A number of plants surviving ALS inhibitor application did not carry TSR allele(s). To investigate the possibility of these plants being resistant because of an increased content in ALS, the relative expression level of this gene was compared between resistant and sensitive plants in four populations. These populations were selected for their relatively high frequencies of plants resistant to at least one of the herbicides tested (imazamox for population ARA2, tribenuron for population NAQ8, and both herbicides for populations ARA8 and OCC13). Ninety-six individual plants per population were grown in 96-well trays to individualise each seedling, as well as eight plants from the reference population P08. At the four-leaf stage, the apical bud of each plant was harvested in liquid nitrogen in 2 mL tubes containing steel beads and stored at − 80 °C. Twenty-four hours after bud collection, plants were sprayed with imazamox or tribenuron, as described previously. Plant phenotype was rated as previously.
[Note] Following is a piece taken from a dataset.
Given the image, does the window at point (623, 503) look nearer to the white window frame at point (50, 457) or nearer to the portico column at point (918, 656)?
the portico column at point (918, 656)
Total RNA extraction of apical buds was performed using the Direct-zol™ RNA MiniPrep (Zymo research) kit and following the manufacturer’s instructions. Total RNA concentration and quality were assessed using a NanoDrop spectrophotometer (LABTECH, Luton, UK). cDNA was synthesised from 1 µg total RNA of quality samples using the Quantitect® Reverse Transcription Kit (Qiagen, Courtaboeuf, France). qPCR was performed from eightfold diluted cDNA samples using the Viaa7 system (Applied Biosystem). A seven-point standard curve based on a two-fold dilution series (from 1:2 to 1:128) of a pool of cDNAs from resistant and sensitive plants was included in the experiment as a control for the efficiency of the qPCR. The relative expression level of the ALS gene was compared between resistant and sensitive plants using the 2ΔΔCt method58 after normalisation with three reference genes validated beforehand following the recommendations of59 (Supplementary Table S2). The plants from the reference population P08 were used as the reference sample for ALS expression normalisation. ALS relative expression levels of resistant and sensitive plants were compared within each of the four populations using a non-parametric Wilcoxon test.